町の一番北に位置する風車。ハルヒはその鉄塔を修理していた。腰に修理用の道具の入った工具袋を結びつけ、地上から二十メートルはあるであろう場所に梯子を掛け登っている。
まともな足場もないそこで、器用に体を捻っては必要な道具を袋から手に取り、緩んだボルトは締めなおし、剥がれ落ちそうな金属板は打ち付け直す。ハルヒにとってはもう慣れた仕事だった。
ハルヒより下で作業をしていた男も同じで、自分の仕事を終えると梯子を降り始める。
「俺、先にあがるぞー」
「りょうかーい」
「落ちるんじゃねぇぞ、ハルヒ。その高さから落ちたら、痛いどころじゃすまねぇからなぁ」
「分かってるー平気だよ」
ハルヒは最後のボルトを締めなおすと、深く被っていた帽子を脱いで、汗ばんだ額を作業着の袖口で拭った。乾いた砂地と同じような薄茶けた髪が風になびく。十七になる歳の割には子供っぽさの残る顔の、同じく茶色い瞳を風車から外へと向ける。
目の前に広がるのは広大な砂地だ。遥か遠くの地平線に、こことは別の街の影が見えるが、もしかしたら蜃気楼なのではないかとハルヒには思えた。

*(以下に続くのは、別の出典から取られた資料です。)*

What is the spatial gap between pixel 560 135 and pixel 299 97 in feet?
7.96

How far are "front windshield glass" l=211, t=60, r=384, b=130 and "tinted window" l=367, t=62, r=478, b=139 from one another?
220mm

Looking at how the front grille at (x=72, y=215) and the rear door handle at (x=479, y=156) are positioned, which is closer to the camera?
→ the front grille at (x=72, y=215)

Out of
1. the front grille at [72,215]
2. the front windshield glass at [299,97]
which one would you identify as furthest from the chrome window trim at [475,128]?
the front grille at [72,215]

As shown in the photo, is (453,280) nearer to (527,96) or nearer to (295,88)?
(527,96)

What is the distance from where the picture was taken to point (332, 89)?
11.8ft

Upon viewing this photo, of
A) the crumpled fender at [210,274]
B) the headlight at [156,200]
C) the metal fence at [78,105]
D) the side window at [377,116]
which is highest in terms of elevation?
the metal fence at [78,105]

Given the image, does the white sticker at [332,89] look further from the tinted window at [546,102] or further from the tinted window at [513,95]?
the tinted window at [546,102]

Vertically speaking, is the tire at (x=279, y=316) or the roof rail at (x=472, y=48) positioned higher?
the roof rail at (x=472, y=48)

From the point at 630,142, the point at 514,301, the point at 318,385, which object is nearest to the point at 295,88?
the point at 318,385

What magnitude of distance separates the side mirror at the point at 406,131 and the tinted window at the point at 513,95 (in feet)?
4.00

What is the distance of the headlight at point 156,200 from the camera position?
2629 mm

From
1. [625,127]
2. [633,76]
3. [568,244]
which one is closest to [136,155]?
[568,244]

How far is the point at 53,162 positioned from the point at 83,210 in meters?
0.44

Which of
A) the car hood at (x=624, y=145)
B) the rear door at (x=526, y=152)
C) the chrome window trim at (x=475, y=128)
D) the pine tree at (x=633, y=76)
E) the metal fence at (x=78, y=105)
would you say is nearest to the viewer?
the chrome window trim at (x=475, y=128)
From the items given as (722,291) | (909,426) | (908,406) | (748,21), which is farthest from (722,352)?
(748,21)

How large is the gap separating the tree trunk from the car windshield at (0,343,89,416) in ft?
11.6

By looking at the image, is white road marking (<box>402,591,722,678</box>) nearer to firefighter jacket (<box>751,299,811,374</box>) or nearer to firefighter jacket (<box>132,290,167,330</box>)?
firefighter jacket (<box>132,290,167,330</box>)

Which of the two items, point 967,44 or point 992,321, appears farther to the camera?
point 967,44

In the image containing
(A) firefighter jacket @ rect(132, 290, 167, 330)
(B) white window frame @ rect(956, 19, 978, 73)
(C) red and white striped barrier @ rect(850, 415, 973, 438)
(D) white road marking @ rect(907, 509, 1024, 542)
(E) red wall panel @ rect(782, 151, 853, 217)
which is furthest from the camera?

ハルヒはこの町から出たことがほとんどない。以前、町に必要な物資を揃える買出しに着いて行ったことはあったが、それもずいぶん前のことだ。
線路と鉄塔が細い線のように街へと伸びている。あれを辿れば確かに辿り着くのだろう。
ハルヒはこの町を出たかった。
この町のことが好きではあったが、少年に夢や希望を語らせるには、この町には足りない物が多すぎた。しかしハルヒがこの町を出ようと踏み出すには、理由と決定力が足りなかった。
「さてと……」
帽子を被り直したハルヒが梯子を降りようとしたときだ。
突然、強い風が吹いた。風車がギシギシと音をたてて羽を動かす。
「わ、とと……うわっ」
すぐに止むと思われた風はさらに勢いを増し、ハルヒと風車に吹き付けた。
「わ、わ……」
ハルヒにとってこの鉄塔の修理は慣れた仕事だった。初めの頃は欠かさずにつけていた命綱なんて、作業の邪魔になる不要なものだと思うほどに。
梯子が大きくぐらつき鉄塔からフッと離れたのを、ハルヒは愕然とした表情で見た。
「うわあああああぁっ!!」
梯子はそこにしがみつくハルヒと共に、地面へと向かって倒れていった。